**本文**:
_ _ _ _ _

図1は、本発明の実施の形態による固体高分子膜型水電気分解装置の説明断面図であり、図2Aおよび図2Bは、同じ固体高分子膜型水電気分解装置の一実施例を示し、図2Aは斜視図、図2Bは図2Aにおける矢印B方向にみた側面図である。この固体高分子膜型水電気分解装置は、パーフルオロカーボンスルフォン酸ポリマー材等からなる固体高分子電解質膜1、この固体高分子電解質膜1の一方の面に配置され、多孔性のシート状カーボン素材にイリジウムめっきされ、かつ固体高分子電解質膜用樹脂を含む混合物をコーティング層として形成された酸素極2、同じ固体高分子電解質膜1の他方の面に配置され、多孔性のシート状カーボン素材の表面にカーボンと固体高分子膜用樹脂の混合物をコーティングし、さらにその表面にPt(合金)および/またはPt(合金)担持カーボンと固体高分子電解質膜用樹脂を含む混合物をコーティングして形成され水素極3、これらの酸素極2と水素極3との外側に隣接して配置され、水およびガスの流路を設けた集電板となるステンレス製のセパレータ板4、4、およびこれらセパレータ板4、4の外側に配置された樹脂製の固定板6、6からなる電気分解セル100を有している。さらに好ましくは、セパレータ板4、4にPtまたはAuをコーティングすることにより、耐食性が向上し、長期にわたり安定した水の電気分解反応を確保することが可能となる。

_ _ _ _ _

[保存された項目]

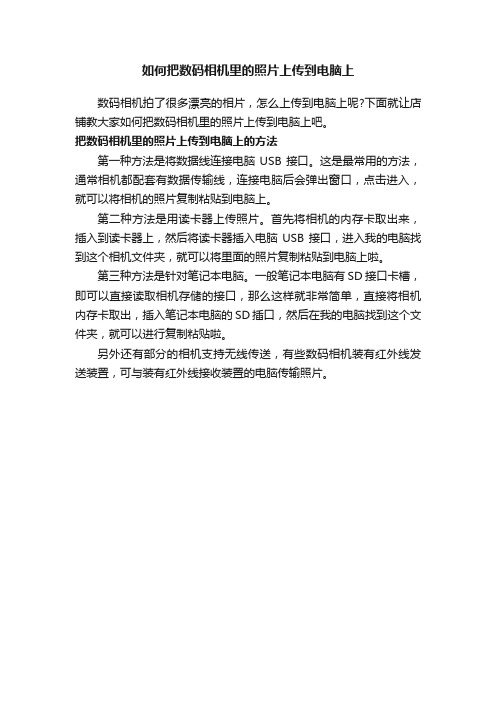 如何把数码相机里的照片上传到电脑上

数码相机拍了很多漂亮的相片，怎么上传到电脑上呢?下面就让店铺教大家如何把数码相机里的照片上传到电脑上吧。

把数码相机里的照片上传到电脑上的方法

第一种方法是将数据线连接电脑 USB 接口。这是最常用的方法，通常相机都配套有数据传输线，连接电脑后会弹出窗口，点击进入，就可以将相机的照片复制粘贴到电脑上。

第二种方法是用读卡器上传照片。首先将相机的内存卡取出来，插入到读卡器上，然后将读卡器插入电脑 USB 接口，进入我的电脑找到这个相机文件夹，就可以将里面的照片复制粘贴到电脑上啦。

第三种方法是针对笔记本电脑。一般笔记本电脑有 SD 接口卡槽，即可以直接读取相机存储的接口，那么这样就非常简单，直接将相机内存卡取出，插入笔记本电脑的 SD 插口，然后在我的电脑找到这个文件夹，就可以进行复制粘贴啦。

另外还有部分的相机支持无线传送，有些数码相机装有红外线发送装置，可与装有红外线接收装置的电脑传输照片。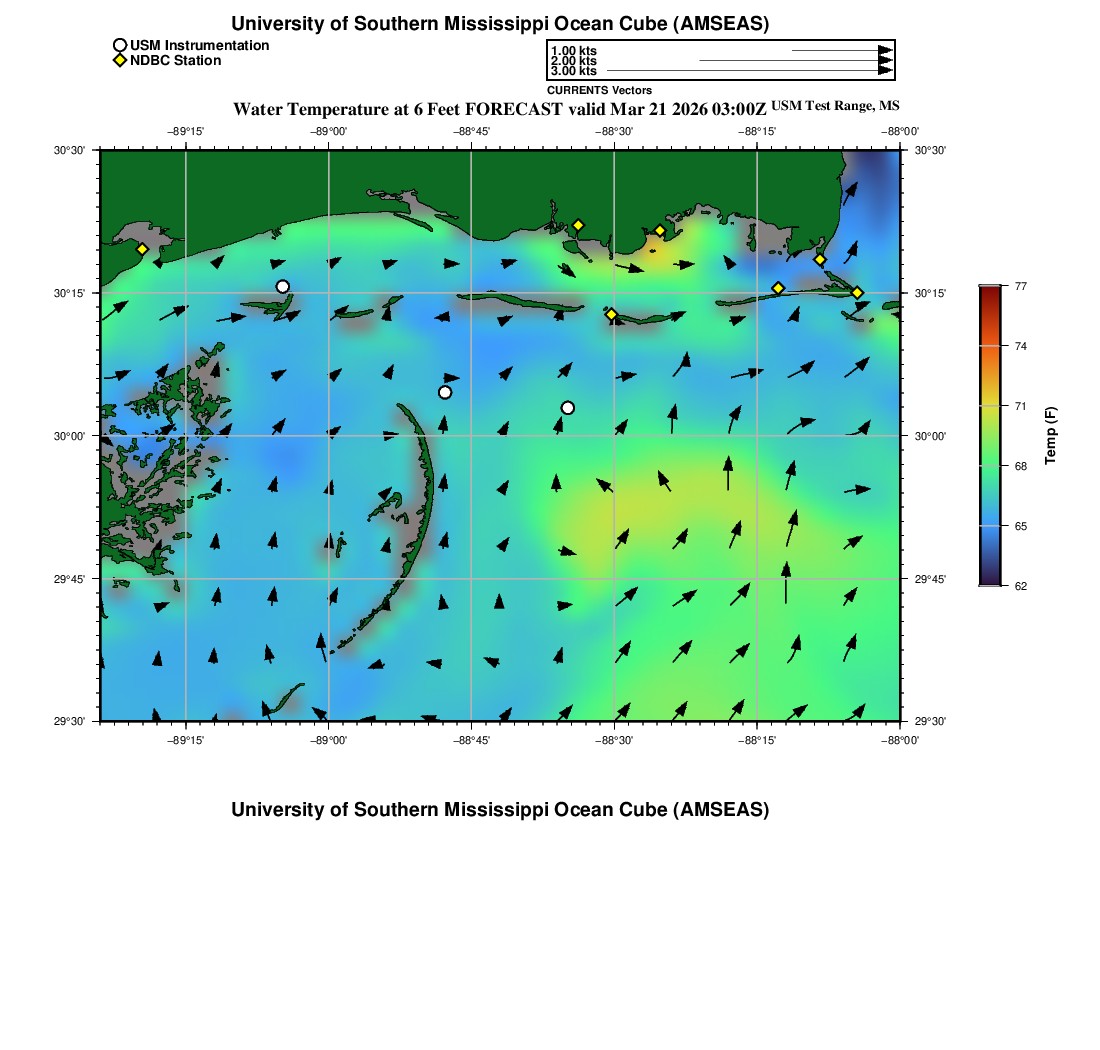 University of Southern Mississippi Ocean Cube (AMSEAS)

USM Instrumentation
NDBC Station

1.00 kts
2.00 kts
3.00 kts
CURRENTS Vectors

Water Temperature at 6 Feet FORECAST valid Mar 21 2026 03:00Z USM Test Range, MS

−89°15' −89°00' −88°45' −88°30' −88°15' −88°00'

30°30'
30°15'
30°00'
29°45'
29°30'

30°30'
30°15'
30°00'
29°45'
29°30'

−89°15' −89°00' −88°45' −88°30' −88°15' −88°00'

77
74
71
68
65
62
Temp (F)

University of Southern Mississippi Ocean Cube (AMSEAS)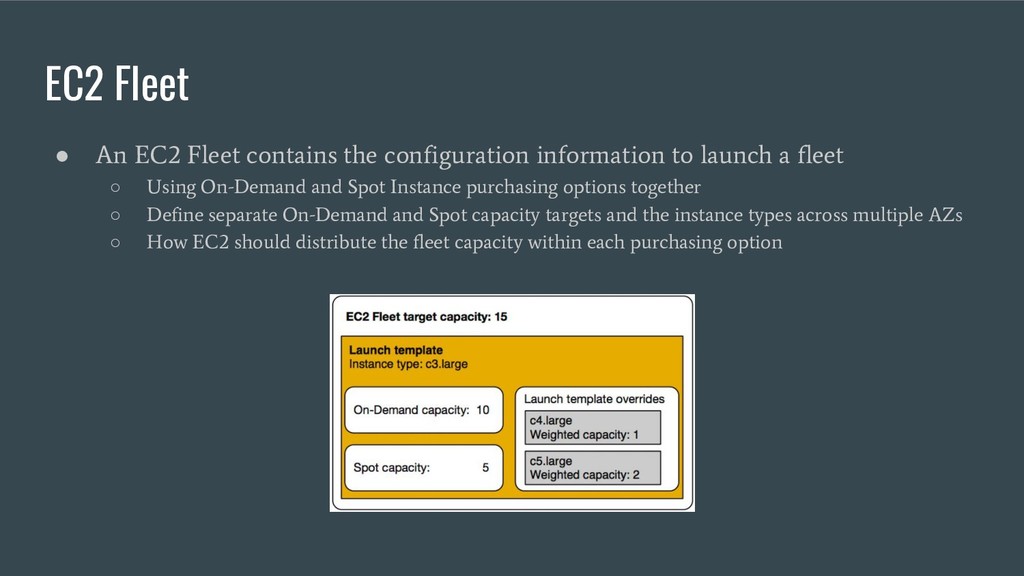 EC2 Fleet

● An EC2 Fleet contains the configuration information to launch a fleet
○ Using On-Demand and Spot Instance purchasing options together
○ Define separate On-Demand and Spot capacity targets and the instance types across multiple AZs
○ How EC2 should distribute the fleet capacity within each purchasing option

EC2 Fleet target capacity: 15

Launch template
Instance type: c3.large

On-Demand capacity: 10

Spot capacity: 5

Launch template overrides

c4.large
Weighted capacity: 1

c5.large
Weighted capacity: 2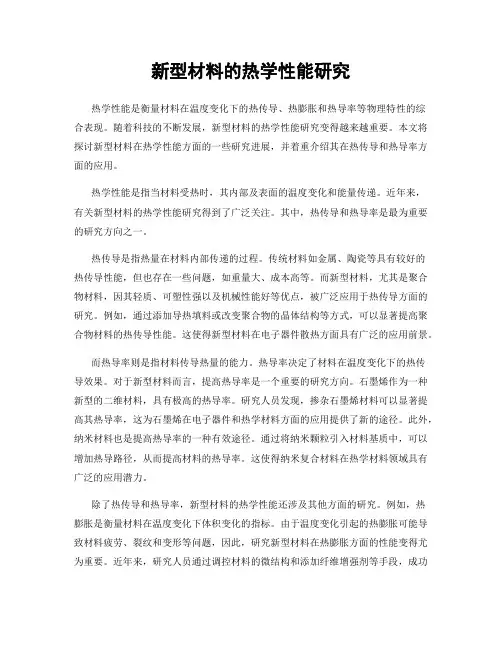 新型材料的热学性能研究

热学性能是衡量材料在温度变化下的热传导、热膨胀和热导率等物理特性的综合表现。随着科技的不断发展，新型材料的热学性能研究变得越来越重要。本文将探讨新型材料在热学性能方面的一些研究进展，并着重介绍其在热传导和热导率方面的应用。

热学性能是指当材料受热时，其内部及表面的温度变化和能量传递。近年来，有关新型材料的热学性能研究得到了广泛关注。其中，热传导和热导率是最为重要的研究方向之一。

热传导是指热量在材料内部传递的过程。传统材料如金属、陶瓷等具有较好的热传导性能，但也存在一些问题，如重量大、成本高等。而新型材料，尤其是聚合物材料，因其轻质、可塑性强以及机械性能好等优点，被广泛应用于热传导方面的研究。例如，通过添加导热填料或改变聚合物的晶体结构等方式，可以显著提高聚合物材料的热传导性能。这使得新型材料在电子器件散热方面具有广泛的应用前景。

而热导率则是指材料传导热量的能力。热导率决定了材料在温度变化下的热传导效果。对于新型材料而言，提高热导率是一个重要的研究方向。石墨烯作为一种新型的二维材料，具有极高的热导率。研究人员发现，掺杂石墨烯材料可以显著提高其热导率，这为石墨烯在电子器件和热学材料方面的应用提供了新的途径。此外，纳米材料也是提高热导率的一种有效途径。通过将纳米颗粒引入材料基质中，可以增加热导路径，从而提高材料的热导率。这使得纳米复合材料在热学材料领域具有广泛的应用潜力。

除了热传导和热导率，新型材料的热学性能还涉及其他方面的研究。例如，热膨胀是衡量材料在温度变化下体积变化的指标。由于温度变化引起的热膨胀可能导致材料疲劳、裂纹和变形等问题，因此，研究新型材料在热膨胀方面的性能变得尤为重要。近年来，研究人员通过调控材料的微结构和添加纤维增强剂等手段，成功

_ _ _ _ _

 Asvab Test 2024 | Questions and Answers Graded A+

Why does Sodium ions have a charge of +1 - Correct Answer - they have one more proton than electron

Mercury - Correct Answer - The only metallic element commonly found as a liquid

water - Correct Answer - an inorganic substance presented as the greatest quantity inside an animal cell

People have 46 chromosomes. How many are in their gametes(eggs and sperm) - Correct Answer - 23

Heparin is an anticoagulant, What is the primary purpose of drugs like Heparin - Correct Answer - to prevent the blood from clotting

_ _ _ _ _

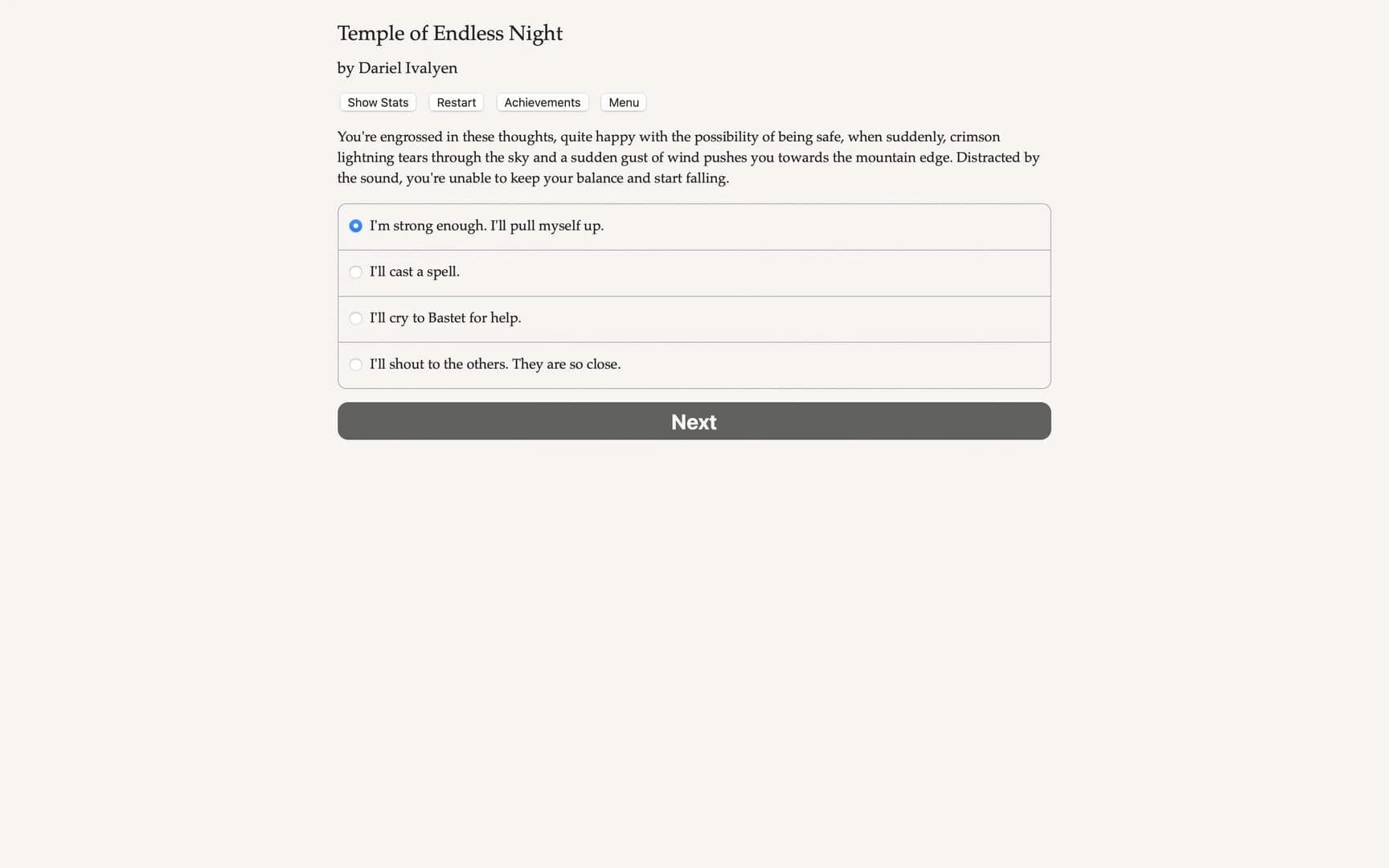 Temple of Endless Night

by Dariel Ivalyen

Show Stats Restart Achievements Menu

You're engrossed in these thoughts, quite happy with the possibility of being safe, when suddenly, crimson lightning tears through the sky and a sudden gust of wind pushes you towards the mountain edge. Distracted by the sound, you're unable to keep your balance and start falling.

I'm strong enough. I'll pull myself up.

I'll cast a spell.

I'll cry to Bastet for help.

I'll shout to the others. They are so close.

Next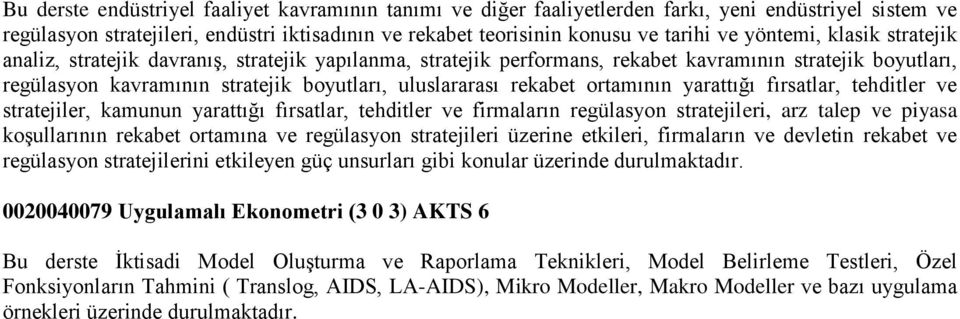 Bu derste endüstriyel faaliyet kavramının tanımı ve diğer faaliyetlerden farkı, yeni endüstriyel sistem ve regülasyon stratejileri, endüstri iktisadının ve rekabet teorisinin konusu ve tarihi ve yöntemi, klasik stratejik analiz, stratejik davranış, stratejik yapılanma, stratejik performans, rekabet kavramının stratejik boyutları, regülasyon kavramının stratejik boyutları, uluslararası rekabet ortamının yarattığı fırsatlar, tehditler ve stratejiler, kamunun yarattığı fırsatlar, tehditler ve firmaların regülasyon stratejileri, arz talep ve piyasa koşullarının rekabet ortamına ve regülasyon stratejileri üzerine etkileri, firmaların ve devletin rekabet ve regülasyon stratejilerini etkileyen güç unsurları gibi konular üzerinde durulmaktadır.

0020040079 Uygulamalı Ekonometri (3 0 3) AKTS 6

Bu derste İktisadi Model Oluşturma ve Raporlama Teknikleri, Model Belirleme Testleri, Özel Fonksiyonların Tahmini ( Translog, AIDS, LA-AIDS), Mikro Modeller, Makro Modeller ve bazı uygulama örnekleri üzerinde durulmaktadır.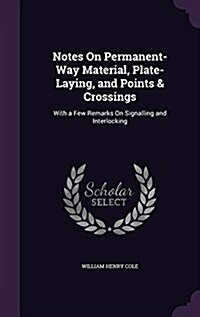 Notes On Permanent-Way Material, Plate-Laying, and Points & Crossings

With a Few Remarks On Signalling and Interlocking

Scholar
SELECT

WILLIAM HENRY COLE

_ _ _ _ _

**情報の活用**:
• 1. 本文に基づいて、次の問いに答えなさい。
(a) 固体高分子電解質膜1は、どのような材料からなると述べられているか。
(b) セパレータ板4、4は何製か。
(c) セパレータ板4、4にPtまたはAuをコーティングすると、何が向上するとされているか。
• 2. 本文の「図1は、本発明の実施の形態に」から「を確保することが可能となる。」までを、一字も変えずに書き写しなさい。
• 3. 本文の「図1は、本発明の実施の形態による」で始まる段落を、主な事実を残して箇条書きに書き改めなさい。

**課題の解答**:
• 1.
(a) パーフルオロカーボンスルフォン酸ポリマー材等
(b) ステンレス製
(c) 耐食性

• 2.
図1は、本発明の実施の形態による固体高分子膜型水電気分解装置の説明断面図であり、図2Aおよび図2Bは、同じ固体高分子膜型水電気分解装置の一実施例を示し、図2Aは斜視図、図2Bは図2Aにおける矢印B方向にみた側面図である。この固体高分子膜型水電気分解装置は、パーフルオロカーボンスルフォン酸ポリマー材等からなる固体高分子電解質膜1、この固体高分子電解質膜1の一方の面に配置され、多孔性のシート状カーボン素材にイリジウムめっきされ、かつ固体高分子電解質膜用樹脂を含む混合物をコーティング層として形成された酸素極2、同じ固体高分子電解質膜1の他方の面に配置され、多孔性のシート状カーボン素材の表面にカーボンと固体高分子膜用樹脂の混合物をコーティングし、さらにその表面にPt(合金)および/またはPt(合金)担持カーボンと固体高分子電解質膜用樹脂を含む混合物をコーティングして形成され水素極3、これらの酸素極2と水素極3との外側に隣接して配置され、水およびガスの流路を設けた集電板となるステンレス製のセパレータ板4、4、およびこれらセパレータ板4、4の外側に配置された樹脂製の固定板6、6からなる電気分解セル100を有している。さらに好ましくは、セパレータ板4、4にPtまたはAuをコーティングすることにより、耐食性が向上し、長期にわたり安定した水の電気分解反応を確保することが可能となる。

• 3.
・図1：固体高分子膜型水電気分解装置の説明断面図
・図2A：同装置の一実施例の斜視図
・図2B：図2Aにおける矢印B方向にみた側面図
・電気分解セル100は、次のもので構成される。
　- 固体高分子電解質膜1：パーフルオロカーボンスルフォン酸ポリマー材等からなる
　- 酸素極2：膜1の一方の面に配置される。多孔性のシート状カーボン素材にイリジウムめっきし、固体高分子電解質膜用樹脂を含む混合物をコーティング層として形成する
　- 水素極3：膜1の他方の面に配置される。多孔性のシート状カーボン素材の表面にカーボンと固体高分子膜用樹脂の混合物をコーティングし、さらにその表面にPt(合金)および/またはPt(合金)担持カーボンと固体高分子電解質膜用樹脂を含む混合物をコーティングして形成する
　- セパレータ板4、4：両極の外側に隣接して配置される。ステンレス製で、水およびガスの流路を設けた集電板となる
　- 固定板6、6：セパレータ板の外側に配置される樹脂製の板
・より好ましい形態：セパレータ板4、4にPtまたはAuをコーティングすると耐食性が向上し、長期にわたり安定した水の電気分解反応を確保できる